(Dataset excerpt)
================
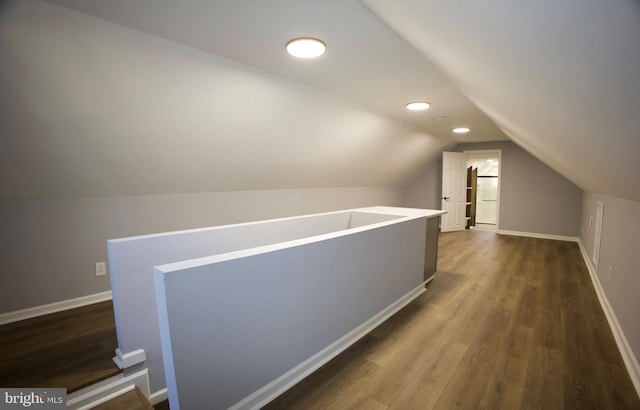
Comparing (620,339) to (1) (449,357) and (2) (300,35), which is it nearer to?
(1) (449,357)

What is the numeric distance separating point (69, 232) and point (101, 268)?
459mm

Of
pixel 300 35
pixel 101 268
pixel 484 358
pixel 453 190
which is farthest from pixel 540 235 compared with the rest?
pixel 101 268

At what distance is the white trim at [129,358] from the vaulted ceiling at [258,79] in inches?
66.0

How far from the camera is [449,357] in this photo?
2.09 meters

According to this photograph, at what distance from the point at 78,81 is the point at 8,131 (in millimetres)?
641

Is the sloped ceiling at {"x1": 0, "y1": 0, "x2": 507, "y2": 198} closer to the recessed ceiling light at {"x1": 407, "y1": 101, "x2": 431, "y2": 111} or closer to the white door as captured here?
the recessed ceiling light at {"x1": 407, "y1": 101, "x2": 431, "y2": 111}

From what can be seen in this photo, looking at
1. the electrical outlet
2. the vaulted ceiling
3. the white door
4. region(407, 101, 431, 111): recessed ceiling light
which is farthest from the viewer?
the white door

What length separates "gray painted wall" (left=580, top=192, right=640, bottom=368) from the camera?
1.97 meters

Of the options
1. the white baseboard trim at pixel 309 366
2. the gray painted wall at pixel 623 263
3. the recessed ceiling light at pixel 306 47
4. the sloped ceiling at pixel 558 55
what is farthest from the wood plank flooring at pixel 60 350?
the gray painted wall at pixel 623 263

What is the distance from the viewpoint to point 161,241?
198 cm

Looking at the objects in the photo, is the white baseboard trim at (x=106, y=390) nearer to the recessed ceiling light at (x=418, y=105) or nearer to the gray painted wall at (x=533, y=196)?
the recessed ceiling light at (x=418, y=105)

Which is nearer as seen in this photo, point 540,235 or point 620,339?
point 620,339

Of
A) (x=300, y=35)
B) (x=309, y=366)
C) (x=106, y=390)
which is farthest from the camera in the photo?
(x=300, y=35)

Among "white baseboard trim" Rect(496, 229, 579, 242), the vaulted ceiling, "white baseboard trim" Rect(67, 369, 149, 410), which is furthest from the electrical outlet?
"white baseboard trim" Rect(496, 229, 579, 242)
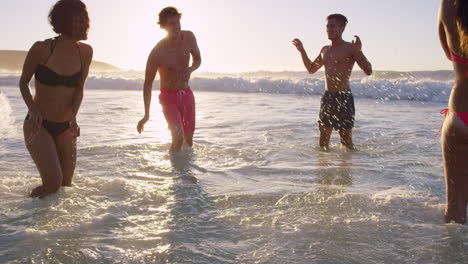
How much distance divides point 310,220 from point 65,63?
8.26 ft

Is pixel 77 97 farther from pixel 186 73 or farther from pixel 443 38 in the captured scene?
pixel 443 38

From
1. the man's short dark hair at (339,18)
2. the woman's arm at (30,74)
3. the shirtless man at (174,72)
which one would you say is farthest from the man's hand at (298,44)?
the woman's arm at (30,74)

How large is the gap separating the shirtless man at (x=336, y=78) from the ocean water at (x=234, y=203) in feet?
1.22

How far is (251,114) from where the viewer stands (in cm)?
1184

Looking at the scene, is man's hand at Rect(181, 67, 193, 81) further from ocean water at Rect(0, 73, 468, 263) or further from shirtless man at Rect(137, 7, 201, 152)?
ocean water at Rect(0, 73, 468, 263)

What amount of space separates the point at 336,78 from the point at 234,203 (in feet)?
11.0

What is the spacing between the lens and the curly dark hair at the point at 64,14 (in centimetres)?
404

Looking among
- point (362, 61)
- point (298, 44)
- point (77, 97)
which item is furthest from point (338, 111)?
point (77, 97)

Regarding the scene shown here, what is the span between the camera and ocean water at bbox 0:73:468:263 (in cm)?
294

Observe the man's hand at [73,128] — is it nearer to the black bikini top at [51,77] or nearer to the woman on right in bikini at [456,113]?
the black bikini top at [51,77]

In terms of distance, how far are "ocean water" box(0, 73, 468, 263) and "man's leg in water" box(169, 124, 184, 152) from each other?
0.18 metres

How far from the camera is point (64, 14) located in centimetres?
404

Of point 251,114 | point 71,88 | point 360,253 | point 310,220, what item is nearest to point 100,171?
point 71,88

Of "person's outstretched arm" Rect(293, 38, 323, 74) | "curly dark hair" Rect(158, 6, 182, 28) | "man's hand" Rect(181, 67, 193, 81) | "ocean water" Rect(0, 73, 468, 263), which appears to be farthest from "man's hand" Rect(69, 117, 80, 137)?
"person's outstretched arm" Rect(293, 38, 323, 74)
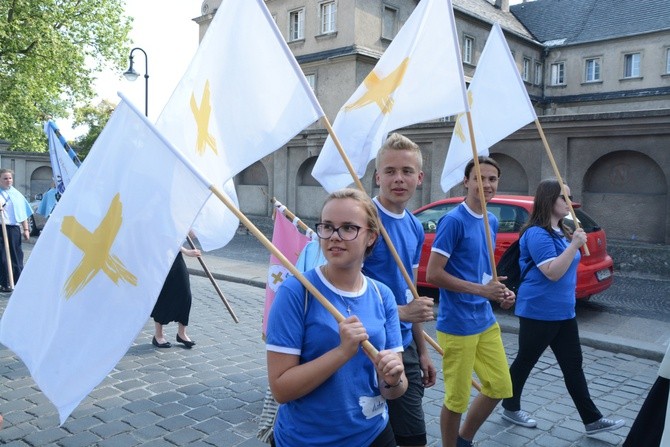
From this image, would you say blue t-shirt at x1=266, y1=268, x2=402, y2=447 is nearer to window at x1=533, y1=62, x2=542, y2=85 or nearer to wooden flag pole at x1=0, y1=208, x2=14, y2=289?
wooden flag pole at x1=0, y1=208, x2=14, y2=289

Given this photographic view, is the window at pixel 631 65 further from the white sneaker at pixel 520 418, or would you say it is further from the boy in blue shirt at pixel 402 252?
the boy in blue shirt at pixel 402 252

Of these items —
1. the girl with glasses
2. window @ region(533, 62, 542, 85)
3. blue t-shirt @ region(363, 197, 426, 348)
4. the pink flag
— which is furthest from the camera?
window @ region(533, 62, 542, 85)

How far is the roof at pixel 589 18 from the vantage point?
37844 mm

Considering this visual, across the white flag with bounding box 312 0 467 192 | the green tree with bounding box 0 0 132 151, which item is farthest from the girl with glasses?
the green tree with bounding box 0 0 132 151

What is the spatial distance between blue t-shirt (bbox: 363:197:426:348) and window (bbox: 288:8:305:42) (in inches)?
Result: 1189

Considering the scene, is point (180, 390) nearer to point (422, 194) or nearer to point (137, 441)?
point (137, 441)

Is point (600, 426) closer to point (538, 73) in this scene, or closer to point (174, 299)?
point (174, 299)

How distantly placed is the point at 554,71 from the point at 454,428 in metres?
43.0

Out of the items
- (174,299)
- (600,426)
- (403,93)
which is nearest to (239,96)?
(403,93)

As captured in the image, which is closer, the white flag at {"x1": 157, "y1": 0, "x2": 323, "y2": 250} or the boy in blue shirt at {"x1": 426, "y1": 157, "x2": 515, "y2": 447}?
the white flag at {"x1": 157, "y1": 0, "x2": 323, "y2": 250}

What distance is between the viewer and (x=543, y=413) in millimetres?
4824

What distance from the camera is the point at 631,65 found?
38.7 m

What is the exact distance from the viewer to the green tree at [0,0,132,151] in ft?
82.2

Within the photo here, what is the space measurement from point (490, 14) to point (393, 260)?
1539 inches
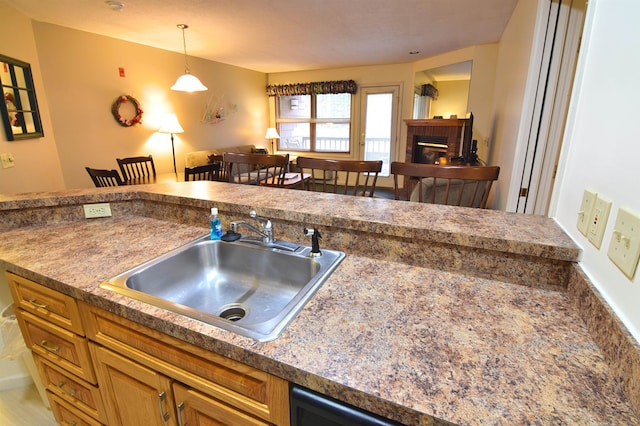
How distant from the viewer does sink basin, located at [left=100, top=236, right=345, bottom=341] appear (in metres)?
1.09

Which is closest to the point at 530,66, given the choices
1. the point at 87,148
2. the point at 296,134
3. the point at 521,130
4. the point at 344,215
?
the point at 521,130

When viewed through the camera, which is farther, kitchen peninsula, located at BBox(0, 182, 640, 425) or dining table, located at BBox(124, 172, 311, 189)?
dining table, located at BBox(124, 172, 311, 189)

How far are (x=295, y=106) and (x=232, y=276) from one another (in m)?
6.06

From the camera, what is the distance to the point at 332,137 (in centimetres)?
661

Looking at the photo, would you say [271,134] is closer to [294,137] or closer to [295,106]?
[294,137]

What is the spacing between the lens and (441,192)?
246cm

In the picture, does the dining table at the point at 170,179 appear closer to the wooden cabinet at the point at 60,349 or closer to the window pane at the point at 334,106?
the window pane at the point at 334,106

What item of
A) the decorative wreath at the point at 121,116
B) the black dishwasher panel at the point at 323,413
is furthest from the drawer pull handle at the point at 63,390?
the decorative wreath at the point at 121,116

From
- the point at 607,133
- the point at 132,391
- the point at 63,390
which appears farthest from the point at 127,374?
the point at 607,133

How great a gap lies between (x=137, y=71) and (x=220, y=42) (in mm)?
1182

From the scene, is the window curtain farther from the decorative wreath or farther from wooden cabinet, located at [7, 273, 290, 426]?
wooden cabinet, located at [7, 273, 290, 426]

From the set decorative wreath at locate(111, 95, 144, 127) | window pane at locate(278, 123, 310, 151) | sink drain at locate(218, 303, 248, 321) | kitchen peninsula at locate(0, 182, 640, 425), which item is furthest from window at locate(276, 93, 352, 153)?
sink drain at locate(218, 303, 248, 321)

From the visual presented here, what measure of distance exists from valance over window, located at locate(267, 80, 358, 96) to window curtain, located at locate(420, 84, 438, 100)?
4.90 ft

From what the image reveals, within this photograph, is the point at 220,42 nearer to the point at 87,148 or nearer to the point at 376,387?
the point at 87,148
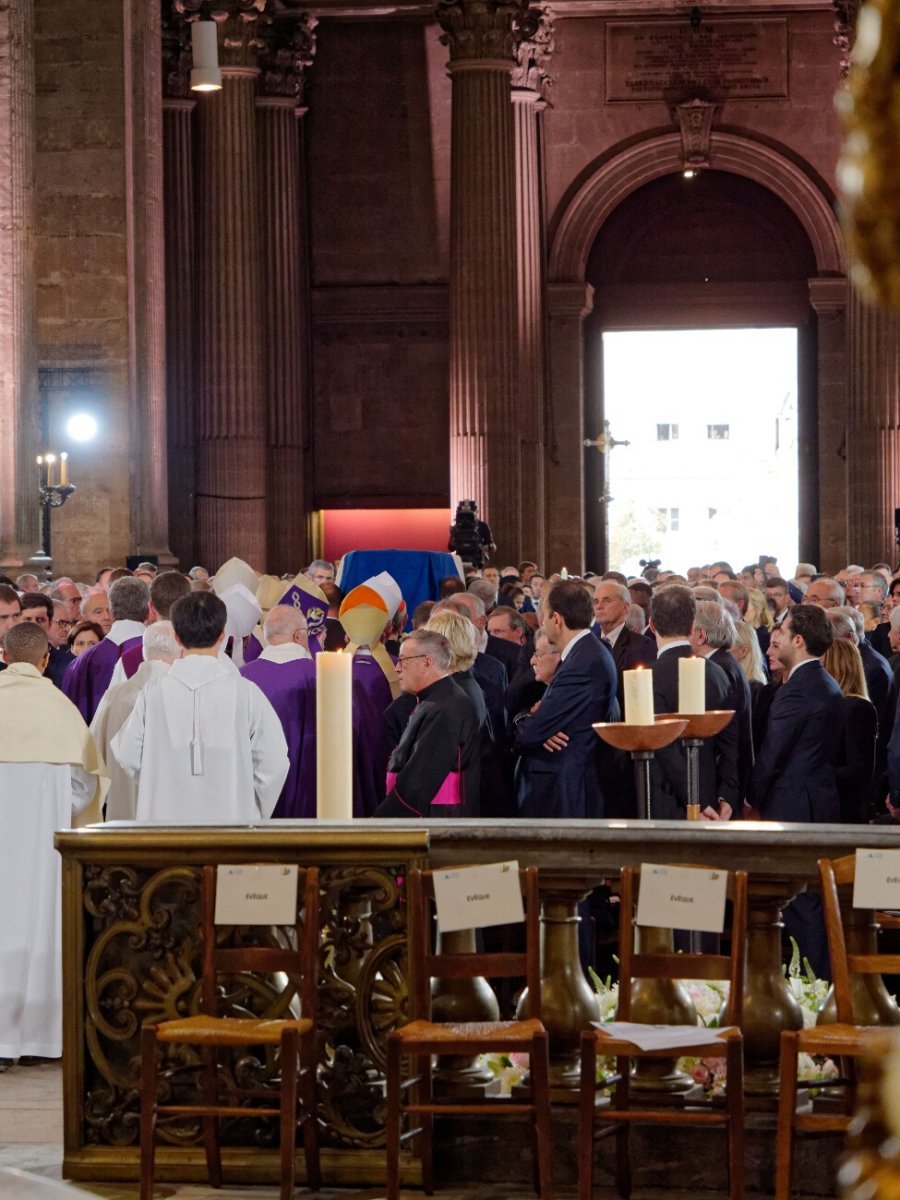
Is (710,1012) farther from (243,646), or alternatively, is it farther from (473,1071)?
(243,646)

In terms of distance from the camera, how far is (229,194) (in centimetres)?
2681

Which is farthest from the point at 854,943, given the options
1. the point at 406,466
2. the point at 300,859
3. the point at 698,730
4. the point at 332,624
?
the point at 406,466

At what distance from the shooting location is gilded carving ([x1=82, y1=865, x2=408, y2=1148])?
5652 mm

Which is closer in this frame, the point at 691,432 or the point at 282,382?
the point at 282,382

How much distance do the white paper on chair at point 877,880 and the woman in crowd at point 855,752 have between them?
3.58 m

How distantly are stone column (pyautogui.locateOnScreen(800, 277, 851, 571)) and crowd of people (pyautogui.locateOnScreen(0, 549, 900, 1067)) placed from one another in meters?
24.4

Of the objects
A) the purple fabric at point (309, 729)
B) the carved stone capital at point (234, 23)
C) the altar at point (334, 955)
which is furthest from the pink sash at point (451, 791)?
the carved stone capital at point (234, 23)

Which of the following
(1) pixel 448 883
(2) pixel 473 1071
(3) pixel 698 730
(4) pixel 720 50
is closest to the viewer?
(1) pixel 448 883

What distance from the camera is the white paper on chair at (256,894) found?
542cm

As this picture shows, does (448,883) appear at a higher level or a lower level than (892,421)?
lower

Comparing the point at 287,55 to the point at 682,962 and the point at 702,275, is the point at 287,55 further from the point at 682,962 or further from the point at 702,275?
the point at 682,962

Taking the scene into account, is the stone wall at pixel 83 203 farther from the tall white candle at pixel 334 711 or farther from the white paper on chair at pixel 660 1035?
the white paper on chair at pixel 660 1035

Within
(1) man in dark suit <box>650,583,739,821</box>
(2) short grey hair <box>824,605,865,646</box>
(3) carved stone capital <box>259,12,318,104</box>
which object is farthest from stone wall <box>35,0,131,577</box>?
(3) carved stone capital <box>259,12,318,104</box>

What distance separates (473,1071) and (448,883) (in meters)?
0.79
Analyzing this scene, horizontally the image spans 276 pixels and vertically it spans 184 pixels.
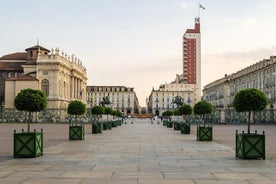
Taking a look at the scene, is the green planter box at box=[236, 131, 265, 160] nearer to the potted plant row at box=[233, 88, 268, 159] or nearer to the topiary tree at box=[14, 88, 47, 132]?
the potted plant row at box=[233, 88, 268, 159]

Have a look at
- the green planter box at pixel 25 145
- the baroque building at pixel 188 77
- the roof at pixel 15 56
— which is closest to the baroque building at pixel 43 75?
the roof at pixel 15 56

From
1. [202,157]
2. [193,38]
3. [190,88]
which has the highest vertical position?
[193,38]

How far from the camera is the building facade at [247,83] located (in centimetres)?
8456

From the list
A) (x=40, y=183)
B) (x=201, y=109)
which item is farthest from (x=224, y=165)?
(x=201, y=109)

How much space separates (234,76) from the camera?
11806 centimetres

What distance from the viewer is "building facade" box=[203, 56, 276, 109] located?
84562 millimetres

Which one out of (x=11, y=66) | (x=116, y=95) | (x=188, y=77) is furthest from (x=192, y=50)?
(x=11, y=66)

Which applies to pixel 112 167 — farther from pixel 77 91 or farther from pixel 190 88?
pixel 190 88

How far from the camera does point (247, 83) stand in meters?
102

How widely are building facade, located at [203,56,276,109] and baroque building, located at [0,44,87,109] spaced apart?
134ft

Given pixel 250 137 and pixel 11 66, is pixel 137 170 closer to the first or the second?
pixel 250 137

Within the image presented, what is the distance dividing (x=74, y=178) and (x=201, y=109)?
24195 mm

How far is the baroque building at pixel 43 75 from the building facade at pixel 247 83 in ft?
134

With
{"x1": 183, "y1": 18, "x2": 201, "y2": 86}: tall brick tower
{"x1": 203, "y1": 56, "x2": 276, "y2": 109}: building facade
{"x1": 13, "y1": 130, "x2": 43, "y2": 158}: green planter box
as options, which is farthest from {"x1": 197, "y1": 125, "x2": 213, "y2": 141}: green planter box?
{"x1": 183, "y1": 18, "x2": 201, "y2": 86}: tall brick tower
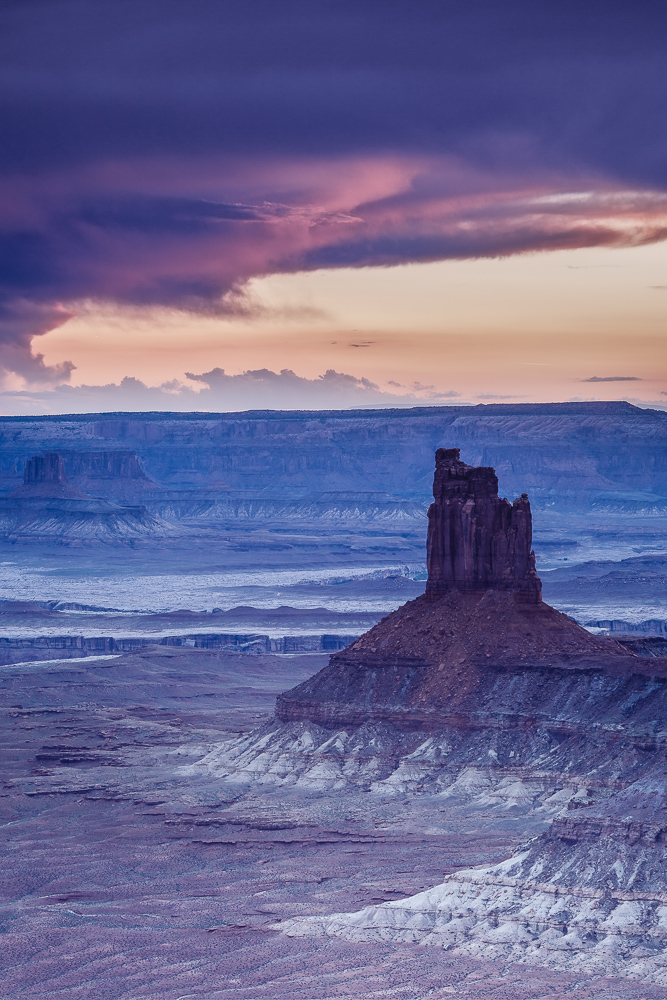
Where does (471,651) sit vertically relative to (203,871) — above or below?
above

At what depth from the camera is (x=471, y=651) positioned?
349ft

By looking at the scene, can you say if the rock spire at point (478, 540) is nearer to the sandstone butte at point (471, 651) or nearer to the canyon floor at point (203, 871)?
the sandstone butte at point (471, 651)

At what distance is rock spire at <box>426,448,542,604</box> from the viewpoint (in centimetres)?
10975

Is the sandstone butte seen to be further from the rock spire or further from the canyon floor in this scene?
the canyon floor

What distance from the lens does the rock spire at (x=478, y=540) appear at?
10975cm

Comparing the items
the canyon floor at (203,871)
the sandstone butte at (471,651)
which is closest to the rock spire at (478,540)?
the sandstone butte at (471,651)

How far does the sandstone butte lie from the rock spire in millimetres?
60

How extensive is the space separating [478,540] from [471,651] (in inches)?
300

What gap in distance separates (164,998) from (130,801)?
40564 millimetres

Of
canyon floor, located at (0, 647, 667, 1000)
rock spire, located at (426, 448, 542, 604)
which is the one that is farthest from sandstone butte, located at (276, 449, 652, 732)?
canyon floor, located at (0, 647, 667, 1000)

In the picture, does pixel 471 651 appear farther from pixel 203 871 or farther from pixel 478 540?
pixel 203 871

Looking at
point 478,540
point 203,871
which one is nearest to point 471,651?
point 478,540

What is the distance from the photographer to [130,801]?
104312mm

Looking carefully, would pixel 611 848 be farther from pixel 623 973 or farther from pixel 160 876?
pixel 160 876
================
PROBLEM TO WORK ON
Copy only the stretch running from the line containing "At what distance is rock" to the final line of the entries, both ends included, exactly as it stands.

FULL OUTPUT
At what distance is rock spire at <box>426,448,542,604</box> from the viewpoint (in centimetres)?
10975

Is the sandstone butte seen to be further from the rock spire or further from the canyon floor in this scene?
the canyon floor

What distance from the lens does the rock spire at (x=478, y=540) appear at?
10975cm

Comparing the items
the canyon floor at (203,871)
the sandstone butte at (471,651)
which is closest to the rock spire at (478,540)?
the sandstone butte at (471,651)

How far does the sandstone butte lie from the rock spire in millimetres?
60

How extensive is the space separating [478,540] from [471,651] (in inches)?
300

What gap in distance separates (164,998) from (130,801)?
40564 millimetres

Of
canyon floor, located at (0, 647, 667, 1000)
rock spire, located at (426, 448, 542, 604)
which is the one that is farthest from sandstone butte, located at (276, 449, 652, 732)?
canyon floor, located at (0, 647, 667, 1000)

In the picture, does pixel 471 651 appear farther from pixel 203 871 or farther from pixel 478 540?
pixel 203 871

Looking at
point 478,540
point 203,871
which one is nearest to point 471,651?
point 478,540

What is the distance from the photographer to [130,801]?
104312mm

Looking carefully, would pixel 611 848 be farther from pixel 623 973 or farther from pixel 160 876?
pixel 160 876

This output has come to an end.